CA I see the world through the lens of cinematography. For me, it is all a living film. This is why the album feels like a soundtrack. It is the score of my life. It is the embers rising from a fully lived experience, not arbitrary concepts. When I collaborate with like-minded people, this attitude is reinforced naturally.
MP The album seems to engage with both personal and collective histories. How do you balance the autobiographical with the cultural or societal in your work?
CA That is simply the way I process information and recognize patterns. It is in my DNA. I am not going out of my way to balance anything. It is just me being more aligned with God, nature, and my own nature. It is as natural as speaking for me. But it is also why the album is inspired by Russian writers like Dostoevsky and filmmakers like Tarkovsky. They handled this balance so deftly.
MP You were featured in Simon Reynolds’ 2019 article “The Rise of Conceptronica.” How did you feel about being bracketed within that essay? Does the term “conceptronica” have any meaning to you over five years later? Looking back on your own oeuvre, do you perceive patterns or “through-lines” that you were not aware of while creating it?

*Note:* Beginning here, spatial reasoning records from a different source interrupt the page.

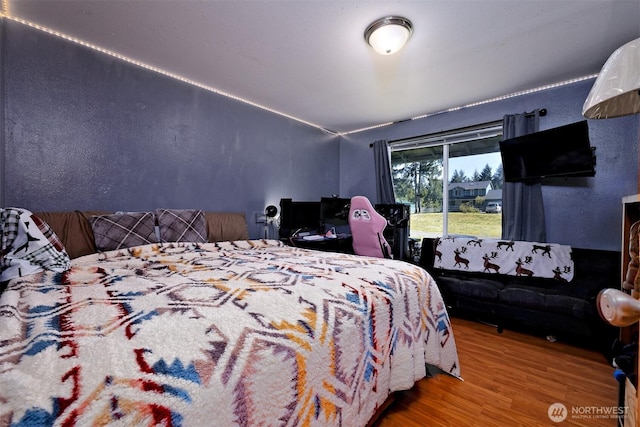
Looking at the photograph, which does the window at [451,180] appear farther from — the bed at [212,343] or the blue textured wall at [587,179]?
the bed at [212,343]

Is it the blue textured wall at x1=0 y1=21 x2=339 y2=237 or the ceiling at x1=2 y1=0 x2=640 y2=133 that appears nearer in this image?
the ceiling at x1=2 y1=0 x2=640 y2=133

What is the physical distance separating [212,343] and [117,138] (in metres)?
2.47

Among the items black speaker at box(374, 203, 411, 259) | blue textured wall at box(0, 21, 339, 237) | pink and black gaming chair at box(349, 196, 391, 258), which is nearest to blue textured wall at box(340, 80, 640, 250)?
black speaker at box(374, 203, 411, 259)

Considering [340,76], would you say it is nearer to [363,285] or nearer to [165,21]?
[165,21]

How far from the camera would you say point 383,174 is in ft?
13.4

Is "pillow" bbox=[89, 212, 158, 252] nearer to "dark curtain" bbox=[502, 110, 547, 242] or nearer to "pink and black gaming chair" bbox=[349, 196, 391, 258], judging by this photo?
"pink and black gaming chair" bbox=[349, 196, 391, 258]

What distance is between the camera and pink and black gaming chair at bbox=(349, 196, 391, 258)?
2.58 meters

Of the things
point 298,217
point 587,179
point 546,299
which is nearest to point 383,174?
point 298,217

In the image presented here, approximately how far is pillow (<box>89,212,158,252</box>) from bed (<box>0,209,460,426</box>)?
0.36 m

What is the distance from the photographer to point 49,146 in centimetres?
203

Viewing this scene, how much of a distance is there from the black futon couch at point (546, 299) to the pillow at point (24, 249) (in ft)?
9.88

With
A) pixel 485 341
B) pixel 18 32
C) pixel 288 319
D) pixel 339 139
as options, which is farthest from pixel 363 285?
pixel 339 139

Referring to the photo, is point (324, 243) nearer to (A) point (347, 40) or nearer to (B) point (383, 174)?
(B) point (383, 174)

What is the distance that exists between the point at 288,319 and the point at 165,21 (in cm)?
226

CA I think what is more interesting than how I did or did not feel about that is this through line. Here is an excerpt from an interview Conrad Flynn recently did with Tucker Carlson, in which Simon Reynolds is mentioned concerning the occult and AI:
“One of the ways I actually really got into this stuff is a friend of mine, Simon Reynolds, brilliant cultural critic, brilliant rock critic, originally from the UK. I brought him on the music show, and he interviewed Nick Land. Simon is the most stiff upper lip, very intellectual English guy you could know. The fact that he was interviewing Nick Land, who people said was crazy, into the occult, into all these wild things, made me think that if Simon interviewed him, this would be a down to earth understanding of who Nick Land is because Simon is very down to earth.

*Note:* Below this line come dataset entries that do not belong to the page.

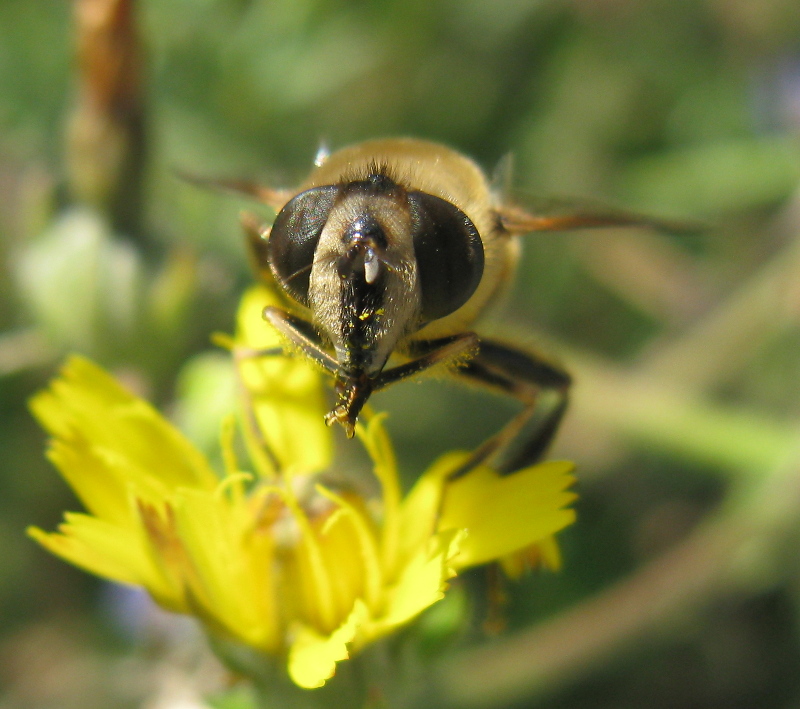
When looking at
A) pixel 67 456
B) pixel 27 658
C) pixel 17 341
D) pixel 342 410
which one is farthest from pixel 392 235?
pixel 27 658

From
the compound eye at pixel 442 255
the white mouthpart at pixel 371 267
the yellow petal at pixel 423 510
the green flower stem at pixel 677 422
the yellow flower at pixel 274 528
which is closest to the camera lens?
the white mouthpart at pixel 371 267

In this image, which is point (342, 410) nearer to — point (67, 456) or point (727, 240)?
point (67, 456)

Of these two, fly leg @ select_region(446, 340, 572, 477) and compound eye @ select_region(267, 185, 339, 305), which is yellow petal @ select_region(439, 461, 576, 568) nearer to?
fly leg @ select_region(446, 340, 572, 477)

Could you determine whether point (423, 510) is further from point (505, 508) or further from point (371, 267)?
point (371, 267)

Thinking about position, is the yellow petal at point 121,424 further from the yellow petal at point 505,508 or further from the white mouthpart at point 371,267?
the white mouthpart at point 371,267

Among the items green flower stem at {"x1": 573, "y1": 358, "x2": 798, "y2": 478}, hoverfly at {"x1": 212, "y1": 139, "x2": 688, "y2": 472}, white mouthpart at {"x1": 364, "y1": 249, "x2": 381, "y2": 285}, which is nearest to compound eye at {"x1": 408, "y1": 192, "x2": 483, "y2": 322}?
hoverfly at {"x1": 212, "y1": 139, "x2": 688, "y2": 472}

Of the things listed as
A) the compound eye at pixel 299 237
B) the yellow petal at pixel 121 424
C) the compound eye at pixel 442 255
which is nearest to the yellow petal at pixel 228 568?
the yellow petal at pixel 121 424

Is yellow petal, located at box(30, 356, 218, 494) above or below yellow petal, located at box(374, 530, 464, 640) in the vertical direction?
above
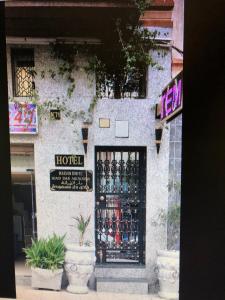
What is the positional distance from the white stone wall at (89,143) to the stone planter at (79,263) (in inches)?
3.2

When I read Simon’s interview with him, which is from 1998 and also where Simon meets the philosopher Mark Fisher, which I got to relish, I thought this is probably the first and last time someone will bring up Mark Fisher on your podcast, Tuck. I wanted to savor that moment. Simon interviews Nick Land, and in his very lengthy article he talks about how Nick Land is supposedly possessed by three or four entities at the same time. That is the legend, and we do not know. Take what you will from any of this. But these are spiritual entities. Demons. Nick Land was really into demons. He brings up the 93rd Current, which is the name of a band, Current 93, tied to Aleister Crowley’s Thelema. They are drawing pentagrams. They are renting Aleister Crowley’s house.
That was a huge moment for me when I realized that this guy who is very big in tech and very big on the future of AI, and my friend is interviewing him, is deeply into these heavy industrial goth things that I know from this research here. What is he doing in AI?”
Eroica 2: Christian Nihilism is out now on Drowned By Locals.